Here Fargo was bathed, rebandaged, put to bed. The long ward he was in was full of wounded, and it reeked of blood and pus and gangrene and all the other aftermath smells of battle, and after one good night’s sleep in a bed, he arose the next morning and demanded his clothes. A German nun tried to quiet him, but he would not be quieted. “Damn it, I want my clothes and guns. I didn’t come in here to die—and this is a place for people that are dying!”
“But, sir—” she began in broken English.
Fargo pushed her aside, summoned a Mexican ward boy in his native language. “I want my guns and gear, you understand? Bring ’em and you’ll get twenty pesos!”
“Si, Coronel!” the ward boy said, brightening, and he loped off.
A German doctor and the nurse and a Japanese nurse tried to get Fargo back into bed, but he shoved them all away with his good arm. He knew to stay here in this ward would be to weaken and die. Bad air, bad care, bad food, no whiskey—He would not stand for it. Something in his battered face, his hard gray eyes, made them back away.

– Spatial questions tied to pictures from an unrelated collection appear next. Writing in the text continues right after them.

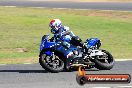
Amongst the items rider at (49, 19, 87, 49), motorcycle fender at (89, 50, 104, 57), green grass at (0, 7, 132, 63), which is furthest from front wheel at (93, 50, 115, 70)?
green grass at (0, 7, 132, 63)

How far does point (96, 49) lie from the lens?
52.9 ft

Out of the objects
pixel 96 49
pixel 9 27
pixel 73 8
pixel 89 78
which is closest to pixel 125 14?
pixel 73 8

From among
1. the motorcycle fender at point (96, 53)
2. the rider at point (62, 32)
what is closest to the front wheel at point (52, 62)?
the rider at point (62, 32)

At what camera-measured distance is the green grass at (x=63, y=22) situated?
2470 centimetres

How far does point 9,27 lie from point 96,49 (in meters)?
17.8

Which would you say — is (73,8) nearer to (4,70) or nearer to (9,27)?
(9,27)

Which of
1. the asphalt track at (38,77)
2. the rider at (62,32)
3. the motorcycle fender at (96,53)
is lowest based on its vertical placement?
the asphalt track at (38,77)

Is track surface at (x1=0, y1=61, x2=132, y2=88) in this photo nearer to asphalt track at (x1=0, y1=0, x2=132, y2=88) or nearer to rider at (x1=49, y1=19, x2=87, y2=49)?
asphalt track at (x1=0, y1=0, x2=132, y2=88)

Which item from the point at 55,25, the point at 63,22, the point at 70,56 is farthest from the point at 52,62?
the point at 63,22

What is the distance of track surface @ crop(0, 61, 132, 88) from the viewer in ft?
42.8

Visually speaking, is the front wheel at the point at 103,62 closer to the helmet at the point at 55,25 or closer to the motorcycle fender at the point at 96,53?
the motorcycle fender at the point at 96,53

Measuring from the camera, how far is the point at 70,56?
16.0 meters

They all went looking for his clothes and gear: but before they were brought, Angelita came.
“Fargo,” she said. “They sent word, you were making trouble.”
“I’m not making trouble, I just want out of this slaughterhouse!”
“But it is a hospital.”
“It’s a goddam death trap. I remember when Villa took this place! Fierro, his second in command, went through here and personally shot every Federal soldier in his bed. Well, it’s not much better now!” He winced, sucked in breath as he felt a stab of pain from the broken ribs. “I want out.”
Angelita stared at him a moment, then nodded. “All right. You shall come with me to my house on the outskirts.” She turned, snapped orders. Within minutes, Fargo’s clothes appeared. “Your guns, amigo,” Angelita said, “I have taken you into my own custody. Come.”
Arm still in sling, torso tightly bandaged, Fargo followed her outside to a Ford touring car. It rattled through the narrow streets of town until it reached the suburbs. There it pulled up before a small villa that must once have belonged to some Hidalgo. Fargo entered it with Angelita.